National Park Service Plans for Downtown Seward Facilities
Contact: Jeff Mow, (907) 442-0500
Kenai Fjords National Park will be working to finalize plans for limited development in the downtown Seward area. The National Park Service (NPS) owns five properties in the downtown area, purchased in 2005 as directed by Congress during the development of the Mary Lowell Center, a multi-agency facility that would have provided administrative offices for two agencies, visitor facilities, and a small conference center for the City of Seward. Insufficient funds are available to complete the full suite of projects.

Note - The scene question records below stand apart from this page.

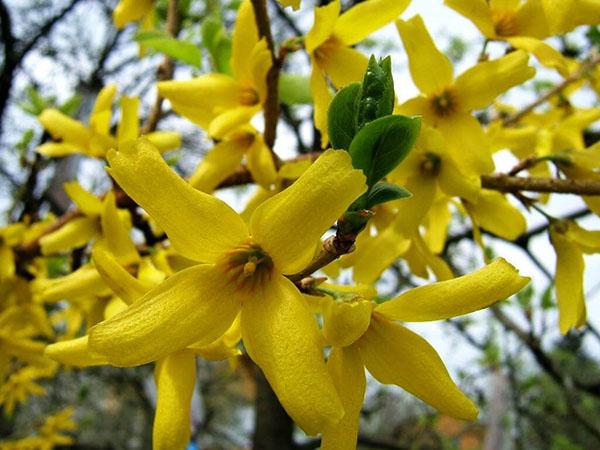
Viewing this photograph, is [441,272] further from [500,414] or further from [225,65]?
[500,414]

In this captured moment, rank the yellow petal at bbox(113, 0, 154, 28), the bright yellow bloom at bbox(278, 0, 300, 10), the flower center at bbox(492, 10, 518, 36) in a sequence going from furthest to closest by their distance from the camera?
the yellow petal at bbox(113, 0, 154, 28) < the flower center at bbox(492, 10, 518, 36) < the bright yellow bloom at bbox(278, 0, 300, 10)

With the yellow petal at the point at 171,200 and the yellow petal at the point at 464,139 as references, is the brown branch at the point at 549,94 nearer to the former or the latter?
the yellow petal at the point at 464,139

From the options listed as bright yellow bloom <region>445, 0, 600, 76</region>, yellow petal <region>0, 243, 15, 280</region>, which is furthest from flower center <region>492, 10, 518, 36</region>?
yellow petal <region>0, 243, 15, 280</region>

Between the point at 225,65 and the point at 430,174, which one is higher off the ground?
the point at 225,65

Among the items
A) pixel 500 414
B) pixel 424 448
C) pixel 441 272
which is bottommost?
pixel 424 448

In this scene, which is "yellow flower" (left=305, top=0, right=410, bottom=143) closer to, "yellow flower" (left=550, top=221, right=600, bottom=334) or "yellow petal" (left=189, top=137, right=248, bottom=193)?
"yellow petal" (left=189, top=137, right=248, bottom=193)

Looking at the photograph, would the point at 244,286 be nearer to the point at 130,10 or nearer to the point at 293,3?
the point at 293,3

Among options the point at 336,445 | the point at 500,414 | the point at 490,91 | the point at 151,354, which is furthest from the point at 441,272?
the point at 500,414

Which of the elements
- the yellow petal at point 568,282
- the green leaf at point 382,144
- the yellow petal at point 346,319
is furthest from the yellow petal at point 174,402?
the yellow petal at point 568,282
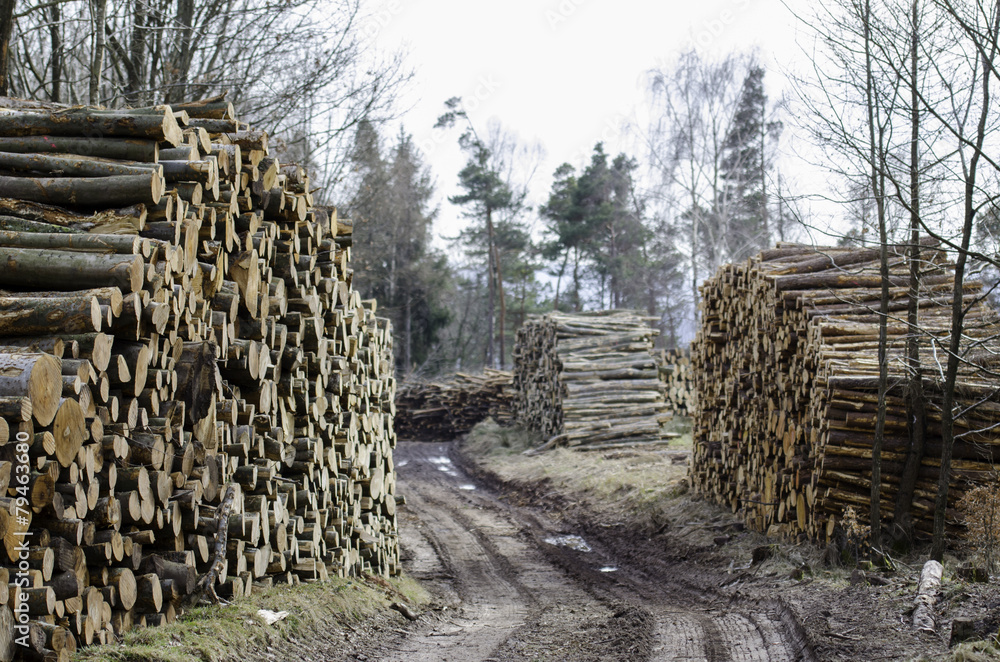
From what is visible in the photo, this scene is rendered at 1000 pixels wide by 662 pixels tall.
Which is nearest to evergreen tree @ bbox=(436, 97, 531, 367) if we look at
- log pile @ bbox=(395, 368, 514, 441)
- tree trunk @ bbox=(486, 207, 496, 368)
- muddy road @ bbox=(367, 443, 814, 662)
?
tree trunk @ bbox=(486, 207, 496, 368)

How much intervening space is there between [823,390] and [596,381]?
33.6 feet

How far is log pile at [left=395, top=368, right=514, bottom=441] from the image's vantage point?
1008 inches

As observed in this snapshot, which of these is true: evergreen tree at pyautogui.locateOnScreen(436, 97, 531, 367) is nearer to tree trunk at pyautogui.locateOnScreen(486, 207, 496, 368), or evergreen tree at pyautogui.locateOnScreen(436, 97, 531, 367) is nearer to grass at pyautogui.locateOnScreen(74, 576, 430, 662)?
tree trunk at pyautogui.locateOnScreen(486, 207, 496, 368)

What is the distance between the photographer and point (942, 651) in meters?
4.55

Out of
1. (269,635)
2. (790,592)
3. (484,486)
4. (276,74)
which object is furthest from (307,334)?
(484,486)

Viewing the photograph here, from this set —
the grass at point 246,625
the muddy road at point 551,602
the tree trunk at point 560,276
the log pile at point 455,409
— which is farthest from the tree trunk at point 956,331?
the tree trunk at point 560,276

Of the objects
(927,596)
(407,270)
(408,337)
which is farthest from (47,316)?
(407,270)

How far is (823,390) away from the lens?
791cm

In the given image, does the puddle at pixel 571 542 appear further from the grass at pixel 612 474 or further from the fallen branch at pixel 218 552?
the fallen branch at pixel 218 552

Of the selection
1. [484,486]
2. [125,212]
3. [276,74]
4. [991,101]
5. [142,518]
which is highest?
[276,74]

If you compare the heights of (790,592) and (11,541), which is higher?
(11,541)

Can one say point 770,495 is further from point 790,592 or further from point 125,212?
point 125,212

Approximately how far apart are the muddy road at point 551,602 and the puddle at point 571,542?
0.01 metres

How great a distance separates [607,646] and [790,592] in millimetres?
2069
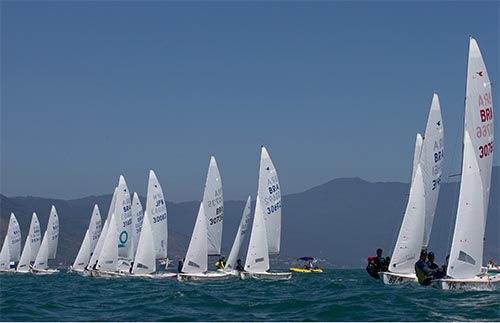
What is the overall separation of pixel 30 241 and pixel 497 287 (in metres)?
57.6

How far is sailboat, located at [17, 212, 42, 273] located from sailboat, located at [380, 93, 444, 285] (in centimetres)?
4647

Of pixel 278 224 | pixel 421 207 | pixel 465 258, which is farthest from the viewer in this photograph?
pixel 278 224

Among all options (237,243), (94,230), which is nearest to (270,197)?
(237,243)

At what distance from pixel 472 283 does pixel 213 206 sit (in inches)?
993

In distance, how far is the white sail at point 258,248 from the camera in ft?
143

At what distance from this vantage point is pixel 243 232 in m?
49.6

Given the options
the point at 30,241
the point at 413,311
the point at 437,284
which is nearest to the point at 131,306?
the point at 413,311

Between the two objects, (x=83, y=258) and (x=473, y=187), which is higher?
(x=473, y=187)

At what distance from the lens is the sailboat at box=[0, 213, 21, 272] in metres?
77.1

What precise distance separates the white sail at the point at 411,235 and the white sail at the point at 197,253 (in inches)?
514

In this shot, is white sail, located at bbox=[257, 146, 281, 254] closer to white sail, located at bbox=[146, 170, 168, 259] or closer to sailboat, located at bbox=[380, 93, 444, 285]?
white sail, located at bbox=[146, 170, 168, 259]

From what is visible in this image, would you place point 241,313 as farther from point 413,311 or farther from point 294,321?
point 413,311

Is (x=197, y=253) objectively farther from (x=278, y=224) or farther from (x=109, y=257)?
(x=109, y=257)

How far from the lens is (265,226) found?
4612cm
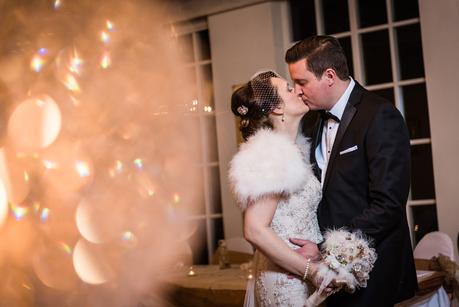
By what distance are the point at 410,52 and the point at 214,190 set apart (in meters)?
2.15

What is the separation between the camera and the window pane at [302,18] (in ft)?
16.8

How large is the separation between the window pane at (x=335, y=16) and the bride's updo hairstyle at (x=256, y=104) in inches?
100.0

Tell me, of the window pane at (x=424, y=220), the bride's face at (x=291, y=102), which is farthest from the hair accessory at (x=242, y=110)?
the window pane at (x=424, y=220)

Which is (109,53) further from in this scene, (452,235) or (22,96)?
(452,235)

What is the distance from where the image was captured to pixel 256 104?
2592mm

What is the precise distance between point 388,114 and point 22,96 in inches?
155

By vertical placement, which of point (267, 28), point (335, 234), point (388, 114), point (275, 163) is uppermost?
point (267, 28)

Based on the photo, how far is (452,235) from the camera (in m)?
4.39

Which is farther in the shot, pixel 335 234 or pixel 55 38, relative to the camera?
pixel 55 38

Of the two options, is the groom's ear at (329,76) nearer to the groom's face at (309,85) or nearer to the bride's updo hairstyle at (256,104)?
the groom's face at (309,85)

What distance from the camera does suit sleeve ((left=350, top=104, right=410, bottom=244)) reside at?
223 centimetres

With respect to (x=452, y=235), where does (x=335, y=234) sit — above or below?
above

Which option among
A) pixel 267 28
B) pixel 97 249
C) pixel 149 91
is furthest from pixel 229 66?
pixel 97 249

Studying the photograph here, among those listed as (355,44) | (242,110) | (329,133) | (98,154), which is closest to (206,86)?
(98,154)
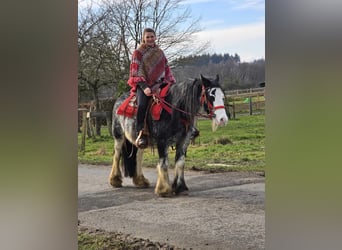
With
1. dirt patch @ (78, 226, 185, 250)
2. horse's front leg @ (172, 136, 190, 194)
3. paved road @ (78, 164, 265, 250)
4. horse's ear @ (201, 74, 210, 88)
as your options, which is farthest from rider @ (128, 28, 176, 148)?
dirt patch @ (78, 226, 185, 250)

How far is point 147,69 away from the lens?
2.04 metres

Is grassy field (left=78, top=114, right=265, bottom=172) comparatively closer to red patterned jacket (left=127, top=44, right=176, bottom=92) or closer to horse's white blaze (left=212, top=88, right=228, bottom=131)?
horse's white blaze (left=212, top=88, right=228, bottom=131)

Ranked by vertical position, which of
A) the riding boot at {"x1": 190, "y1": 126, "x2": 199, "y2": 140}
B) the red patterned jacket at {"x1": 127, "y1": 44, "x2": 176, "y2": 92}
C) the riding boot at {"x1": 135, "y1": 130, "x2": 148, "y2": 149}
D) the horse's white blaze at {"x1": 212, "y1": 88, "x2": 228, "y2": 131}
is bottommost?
the riding boot at {"x1": 135, "y1": 130, "x2": 148, "y2": 149}

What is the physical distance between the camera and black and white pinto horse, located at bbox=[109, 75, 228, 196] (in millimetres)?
1963

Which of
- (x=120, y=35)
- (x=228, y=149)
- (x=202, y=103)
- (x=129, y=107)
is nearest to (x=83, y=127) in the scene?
(x=129, y=107)

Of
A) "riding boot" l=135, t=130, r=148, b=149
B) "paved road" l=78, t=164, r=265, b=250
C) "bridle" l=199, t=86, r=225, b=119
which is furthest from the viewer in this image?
"riding boot" l=135, t=130, r=148, b=149

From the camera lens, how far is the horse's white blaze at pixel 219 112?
1940mm

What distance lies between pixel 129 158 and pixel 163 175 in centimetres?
19

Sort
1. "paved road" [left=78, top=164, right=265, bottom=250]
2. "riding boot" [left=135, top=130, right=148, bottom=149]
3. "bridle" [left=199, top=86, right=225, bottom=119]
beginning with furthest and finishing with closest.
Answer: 1. "riding boot" [left=135, top=130, right=148, bottom=149]
2. "bridle" [left=199, top=86, right=225, bottom=119]
3. "paved road" [left=78, top=164, right=265, bottom=250]

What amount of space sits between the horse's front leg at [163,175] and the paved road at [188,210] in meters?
0.03

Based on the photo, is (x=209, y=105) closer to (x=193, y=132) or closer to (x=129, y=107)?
(x=193, y=132)

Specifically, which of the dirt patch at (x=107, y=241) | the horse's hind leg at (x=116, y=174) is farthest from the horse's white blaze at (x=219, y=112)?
the dirt patch at (x=107, y=241)
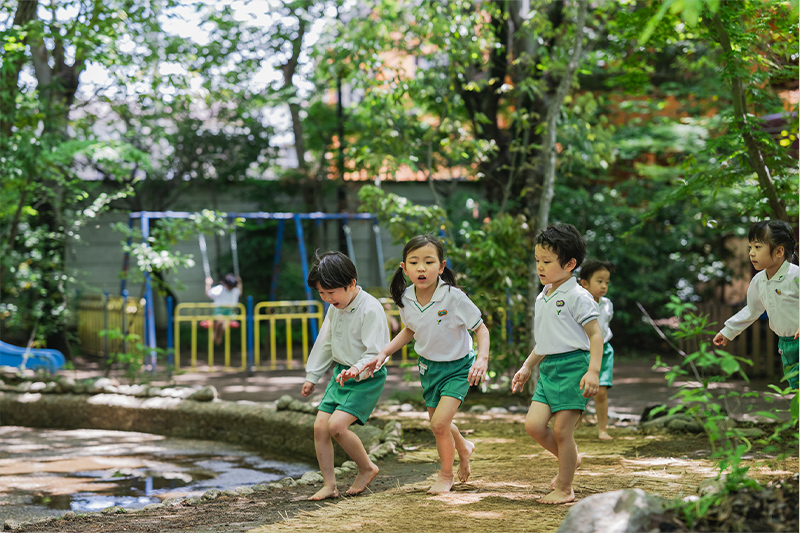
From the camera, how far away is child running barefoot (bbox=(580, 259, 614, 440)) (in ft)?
18.1

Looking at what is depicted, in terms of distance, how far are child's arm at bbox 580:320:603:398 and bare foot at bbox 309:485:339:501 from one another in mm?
1540

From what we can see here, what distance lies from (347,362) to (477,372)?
871 mm

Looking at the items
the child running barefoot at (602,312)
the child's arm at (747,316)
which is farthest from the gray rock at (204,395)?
the child's arm at (747,316)

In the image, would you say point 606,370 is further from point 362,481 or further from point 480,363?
point 362,481

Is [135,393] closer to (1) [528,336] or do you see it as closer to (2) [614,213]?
(1) [528,336]

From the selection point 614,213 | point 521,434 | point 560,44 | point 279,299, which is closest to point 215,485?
point 521,434

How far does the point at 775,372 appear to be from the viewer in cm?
934

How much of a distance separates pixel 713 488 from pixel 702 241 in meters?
10.7

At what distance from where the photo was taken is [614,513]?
101 inches

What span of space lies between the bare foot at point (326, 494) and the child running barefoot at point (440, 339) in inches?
22.2

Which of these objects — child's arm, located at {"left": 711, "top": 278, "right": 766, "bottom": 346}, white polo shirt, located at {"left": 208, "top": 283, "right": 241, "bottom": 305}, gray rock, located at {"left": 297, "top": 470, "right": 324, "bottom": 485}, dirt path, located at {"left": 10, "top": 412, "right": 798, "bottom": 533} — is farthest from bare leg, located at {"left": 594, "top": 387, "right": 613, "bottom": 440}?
white polo shirt, located at {"left": 208, "top": 283, "right": 241, "bottom": 305}

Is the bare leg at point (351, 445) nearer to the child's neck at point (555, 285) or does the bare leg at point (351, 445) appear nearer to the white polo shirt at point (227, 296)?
the child's neck at point (555, 285)

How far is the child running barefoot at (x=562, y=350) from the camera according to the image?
3.70 meters

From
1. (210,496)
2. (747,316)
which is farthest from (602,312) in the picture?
(210,496)
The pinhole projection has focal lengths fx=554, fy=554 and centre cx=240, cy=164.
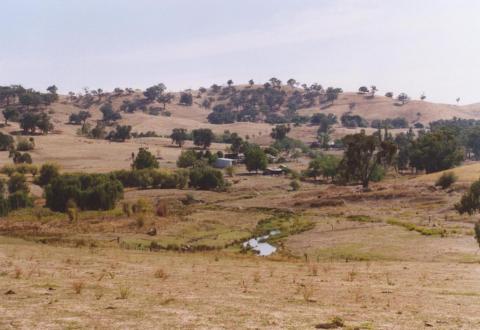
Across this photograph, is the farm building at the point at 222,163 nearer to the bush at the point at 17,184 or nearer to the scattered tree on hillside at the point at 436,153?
the scattered tree on hillside at the point at 436,153

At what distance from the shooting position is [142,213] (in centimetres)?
8875

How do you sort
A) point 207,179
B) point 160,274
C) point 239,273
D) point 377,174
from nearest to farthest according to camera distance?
1. point 160,274
2. point 239,273
3. point 207,179
4. point 377,174

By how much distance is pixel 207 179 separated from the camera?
430 ft

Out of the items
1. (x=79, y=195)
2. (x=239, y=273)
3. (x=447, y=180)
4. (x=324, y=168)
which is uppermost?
(x=239, y=273)

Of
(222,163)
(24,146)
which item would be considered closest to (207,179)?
(222,163)

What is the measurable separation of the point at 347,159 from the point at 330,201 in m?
25.7

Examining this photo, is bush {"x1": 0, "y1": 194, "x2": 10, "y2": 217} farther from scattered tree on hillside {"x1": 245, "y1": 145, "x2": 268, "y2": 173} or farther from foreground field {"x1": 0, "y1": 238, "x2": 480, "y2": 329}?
scattered tree on hillside {"x1": 245, "y1": 145, "x2": 268, "y2": 173}

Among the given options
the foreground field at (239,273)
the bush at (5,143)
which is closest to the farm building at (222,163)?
the bush at (5,143)

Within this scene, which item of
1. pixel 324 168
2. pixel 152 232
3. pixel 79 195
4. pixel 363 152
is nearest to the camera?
pixel 152 232

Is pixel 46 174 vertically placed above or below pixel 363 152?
below

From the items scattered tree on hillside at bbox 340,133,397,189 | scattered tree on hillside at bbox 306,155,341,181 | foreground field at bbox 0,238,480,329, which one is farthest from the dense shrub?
scattered tree on hillside at bbox 306,155,341,181

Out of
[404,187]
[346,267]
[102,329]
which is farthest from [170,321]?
[404,187]

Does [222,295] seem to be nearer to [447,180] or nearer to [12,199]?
[12,199]

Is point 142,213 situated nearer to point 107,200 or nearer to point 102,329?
point 107,200
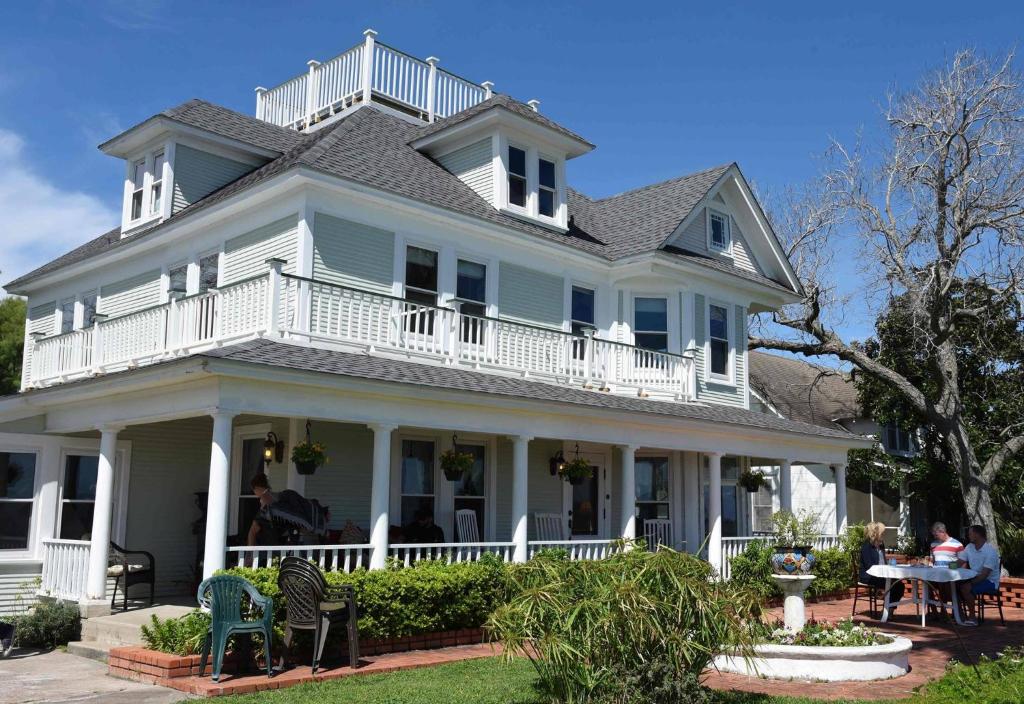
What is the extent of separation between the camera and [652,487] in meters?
20.9

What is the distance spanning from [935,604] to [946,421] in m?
9.85

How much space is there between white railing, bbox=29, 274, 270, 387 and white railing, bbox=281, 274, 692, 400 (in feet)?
2.07

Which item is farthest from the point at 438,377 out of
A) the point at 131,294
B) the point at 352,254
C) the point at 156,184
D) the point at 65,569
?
the point at 156,184

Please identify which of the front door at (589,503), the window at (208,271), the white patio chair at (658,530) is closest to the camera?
the window at (208,271)

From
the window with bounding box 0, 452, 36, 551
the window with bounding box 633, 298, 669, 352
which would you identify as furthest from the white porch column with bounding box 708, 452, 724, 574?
the window with bounding box 0, 452, 36, 551

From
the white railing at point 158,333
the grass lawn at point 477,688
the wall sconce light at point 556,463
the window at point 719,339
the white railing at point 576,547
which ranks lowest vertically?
the grass lawn at point 477,688

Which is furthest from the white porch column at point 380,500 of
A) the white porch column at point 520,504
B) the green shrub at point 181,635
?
the white porch column at point 520,504

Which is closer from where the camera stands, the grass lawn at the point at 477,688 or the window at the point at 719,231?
the grass lawn at the point at 477,688

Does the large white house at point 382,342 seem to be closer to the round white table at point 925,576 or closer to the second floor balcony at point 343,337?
the second floor balcony at point 343,337

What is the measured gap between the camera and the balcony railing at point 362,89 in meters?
21.8

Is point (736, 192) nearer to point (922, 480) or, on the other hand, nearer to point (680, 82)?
point (680, 82)

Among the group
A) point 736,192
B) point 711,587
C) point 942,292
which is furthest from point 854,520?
point 711,587

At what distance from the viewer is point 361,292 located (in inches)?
571

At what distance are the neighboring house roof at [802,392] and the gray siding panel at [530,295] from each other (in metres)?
14.3
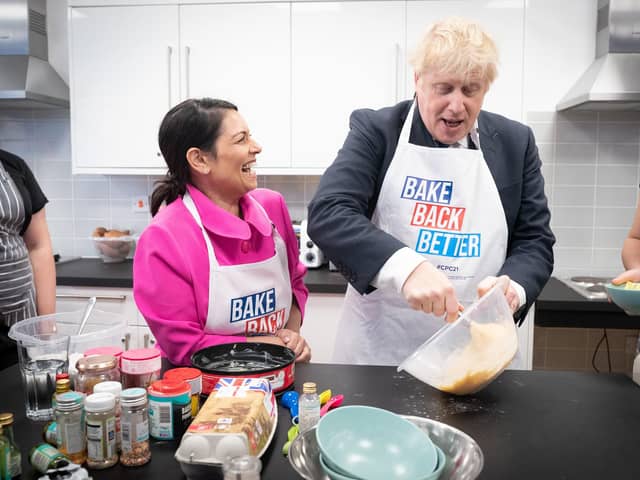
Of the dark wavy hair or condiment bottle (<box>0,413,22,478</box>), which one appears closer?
condiment bottle (<box>0,413,22,478</box>)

Over the last year, the National Park Service has been working on a plan to use the funds remaining from that effort in a manner that provides for downtown improvement, secures administrative facilities for the park operation, and relinquishes several of the parcels that were purchased for the project. The current project will rehabilitate the Old Solly's building on Washington Street and the Shea Block building on 3rd Avenue for administrative uses. The Old Solly's building will become the park's new headquarters and will include a small visitor area for winter and shoulder season visitors to Seward. The area adjacent to the Shea Block Building will be used for parking. The exterior appearance of the Old Solly's building will be in keeping with its historic appearance with a mix of siding and paint finishes (see illustration). Rehabilitation work on the Old Solly's building should commence by late summer, followed by rehabilitation work on the Shea property in subsequent years.
The remaining properties purchased in 2005 by the NPS (Mai and Harbor Dinner Club properties on Fifth, and the Legends property on Washington) may undergo some redevelopment or be excessed (disposed of) by the federal government. Since 2005 the building known as Legends has been operated by the NPS and used by many community organizations and agencies for public meetings and workshops. According to Superintendent Jeff Mow, "We expect it could take a year or longer before the government could transfer ownership of the property." Generally, the process gives preference to other federal, state, and local government needs before considering private uses.